** START SUPPLIED MATERIAL **

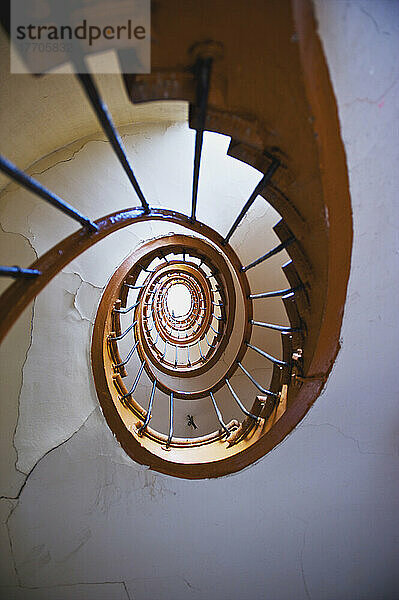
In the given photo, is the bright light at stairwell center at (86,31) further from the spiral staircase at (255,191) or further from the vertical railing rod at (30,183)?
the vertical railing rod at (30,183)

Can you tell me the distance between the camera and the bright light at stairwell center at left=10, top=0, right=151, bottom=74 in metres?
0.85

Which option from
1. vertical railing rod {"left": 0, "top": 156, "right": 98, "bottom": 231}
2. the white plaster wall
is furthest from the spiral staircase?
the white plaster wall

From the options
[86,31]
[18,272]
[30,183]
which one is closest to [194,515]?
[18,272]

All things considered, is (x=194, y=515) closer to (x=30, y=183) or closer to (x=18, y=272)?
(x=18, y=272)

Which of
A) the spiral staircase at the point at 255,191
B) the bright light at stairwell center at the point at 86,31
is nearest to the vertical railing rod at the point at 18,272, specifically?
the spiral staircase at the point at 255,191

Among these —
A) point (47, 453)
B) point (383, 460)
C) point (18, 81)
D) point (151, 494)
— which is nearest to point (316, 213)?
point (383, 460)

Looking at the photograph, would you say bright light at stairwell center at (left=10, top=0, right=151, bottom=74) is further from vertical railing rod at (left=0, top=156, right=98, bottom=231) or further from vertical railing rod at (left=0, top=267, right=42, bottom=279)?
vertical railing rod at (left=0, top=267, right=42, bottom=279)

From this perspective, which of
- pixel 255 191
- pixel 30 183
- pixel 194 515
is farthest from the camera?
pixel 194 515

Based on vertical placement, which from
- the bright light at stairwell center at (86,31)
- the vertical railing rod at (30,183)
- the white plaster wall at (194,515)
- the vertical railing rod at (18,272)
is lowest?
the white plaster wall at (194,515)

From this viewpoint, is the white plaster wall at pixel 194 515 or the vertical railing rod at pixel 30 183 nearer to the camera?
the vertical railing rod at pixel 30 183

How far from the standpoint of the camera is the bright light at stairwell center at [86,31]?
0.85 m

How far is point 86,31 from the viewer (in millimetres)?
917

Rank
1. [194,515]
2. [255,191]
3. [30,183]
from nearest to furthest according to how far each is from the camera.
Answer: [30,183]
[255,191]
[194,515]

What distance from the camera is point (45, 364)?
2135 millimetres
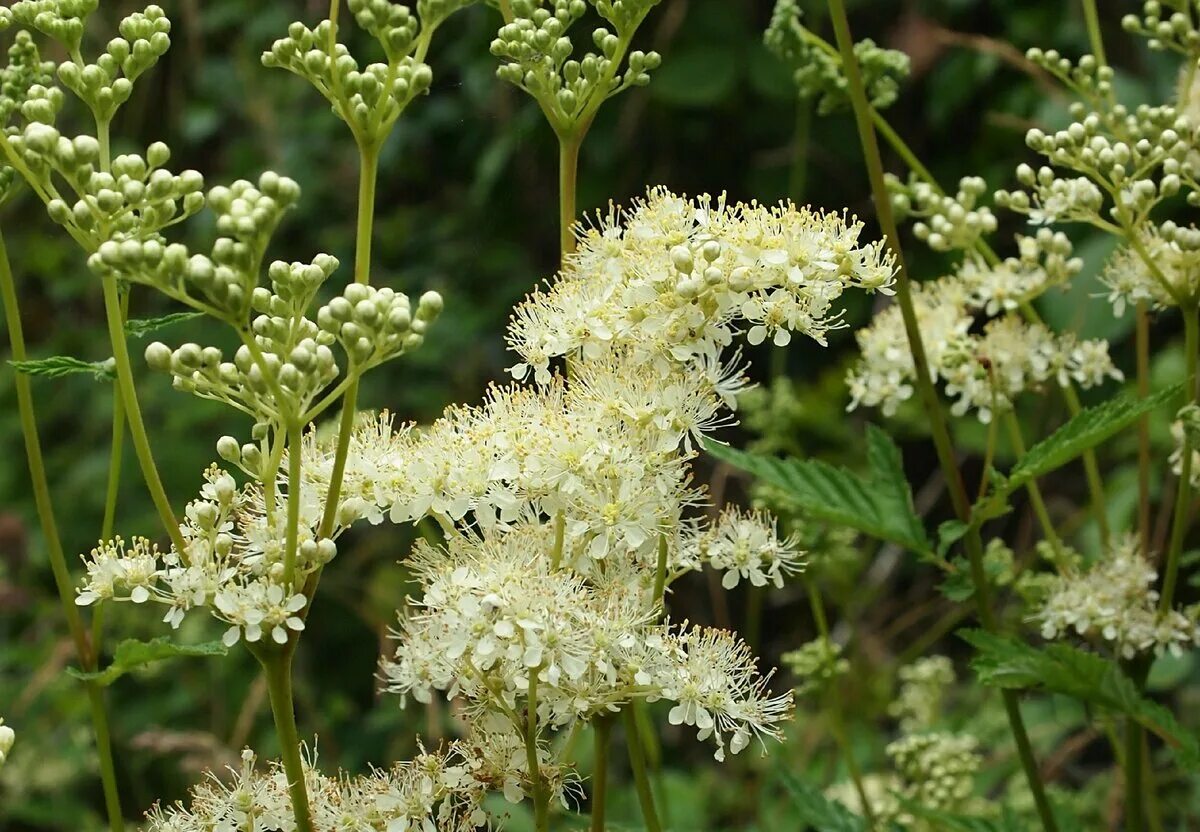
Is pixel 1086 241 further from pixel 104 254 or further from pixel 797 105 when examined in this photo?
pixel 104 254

** END SUPPLIED MATERIAL **

● WHAT IS REQUIRED
Copy out all of the entries above word for word, leaving out the pictures.

● RESPONSE TO THE TASK
In the given photo, is the bright light at stairwell center at (86,31) further from the spiral staircase at (255,191) or further from the vertical railing rod at (30,183)?
the vertical railing rod at (30,183)

Can you tell me the distance between the camera and the bright light at stairwell center at left=10, top=0, right=151, bottom=74 in metres?
0.85

Which option from
1. vertical railing rod {"left": 0, "top": 156, "right": 98, "bottom": 231}
2. the white plaster wall
is furthest from the spiral staircase?
the white plaster wall

From the options
[86,31]
[18,272]
[30,183]
which one is closest to [194,515]?
[18,272]

All things considered, is (x=194, y=515) closer to (x=30, y=183) or closer to (x=18, y=272)?
(x=18, y=272)

Which of
A) the spiral staircase at the point at 255,191
B) the bright light at stairwell center at the point at 86,31
is nearest to the vertical railing rod at the point at 18,272, specifically?
the spiral staircase at the point at 255,191

Among these —
A) point (47, 453)
B) point (383, 460)
C) point (18, 81)
D) point (151, 494)
— which is nearest to point (316, 213)?
point (383, 460)

Looking at the photograph, would you say bright light at stairwell center at (left=10, top=0, right=151, bottom=74) is further from vertical railing rod at (left=0, top=156, right=98, bottom=231) or further from vertical railing rod at (left=0, top=267, right=42, bottom=279)?
vertical railing rod at (left=0, top=267, right=42, bottom=279)

From this perspective, which of
- pixel 255 191
- pixel 30 183
- pixel 194 515
is farthest from the camera?
pixel 194 515

Based on vertical placement, which from
- the bright light at stairwell center at (86,31)
- the vertical railing rod at (30,183)
- the white plaster wall at (194,515)
- the vertical railing rod at (18,272)
is lowest?
the white plaster wall at (194,515)

From this viewpoint, is the white plaster wall at pixel 194 515 or the vertical railing rod at pixel 30 183 nearer to the camera?
the vertical railing rod at pixel 30 183

How far from the standpoint of the camera is the bright light at stairwell center at [86,31]?
0.85 m

How far is point 86,31 from the viewer (in millimetres)?
917

Rank
1. [194,515]
2. [255,191]
3. [30,183]
from nearest to furthest according to how far each is from the camera.
Answer: [30,183]
[255,191]
[194,515]

What distance from the camera is point (45, 364)?
2135 millimetres
Is pixel 1086 241 further from pixel 104 254 or further from pixel 797 105 when examined in this photo?
pixel 104 254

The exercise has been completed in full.